L’employé aurait alors un délai raisonnable de réflexion pour se prononcer, favorablement ou défavorablement.

En cas de refus de la proposition de C.D.I. ou d’un silence à l’expiration du délai de réflexion, l’employeur serait tenu, dans le mois qui suit, de notifier ce refus explicite ou implicite à France Travail, par voie dématérialisée.

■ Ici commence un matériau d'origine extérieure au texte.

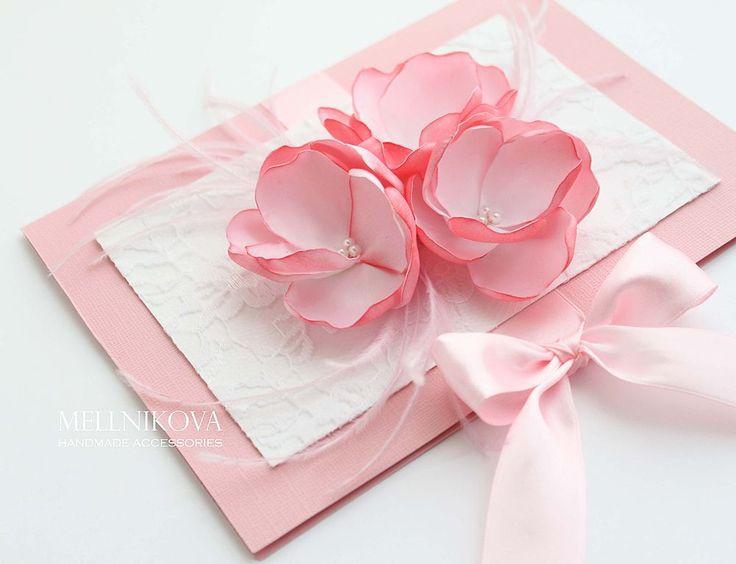 Купить или заказать Открытка 'Розовые перья' в интернет-магазине на Ярмарке Мастеров. Нежная, красивая открытка станет замечательным свадебным подарком. Выполнена из дизайнерского картона, украшена кружевом, цветами ручной работы и перьями страуса. Завязывается на атласные ленты. Внутреннее оформление по вашему…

Cette notification devrait être accompagnée de tous les éléments susceptibles de justifier :

  • du caractère identique ou similaire de l’emploi proposé ;
  • du caractère au moins équivalent de la rémunération et de la durée de travail proposées ;
  • du maintien de la classification de l’emploi proposé et du lieu de travail, au regard de ceux prévus dans le cadre du CDD arrivé à échéance ;
  • du délai laissé au salarié pour se prononcer sur la proposition de C.D.I. ;
  • de la date de refus exprès du salarié, ou en cas d’absence de réponse, de la date d’expiration du délai qui lui aura été laissé pour se prononcer et au terme duquel il aura été considéré comme ayant refusé.

Évidement, vous l’aurez compris, ce dispositif servira à “pister” des salariés qui travaillent en C.D.D. et ne cherchent pas à conserver un emploi C.D.I. ensuite et s’inscrivent pour percevoir des revenus de remplacement auprès de Pôle Emploi, oup’s pardon…, de France Travail.

Ils se verraient ainsi “recalés”, n’étant pas involontairement privés d’emploi, mais ayant refusé un poste.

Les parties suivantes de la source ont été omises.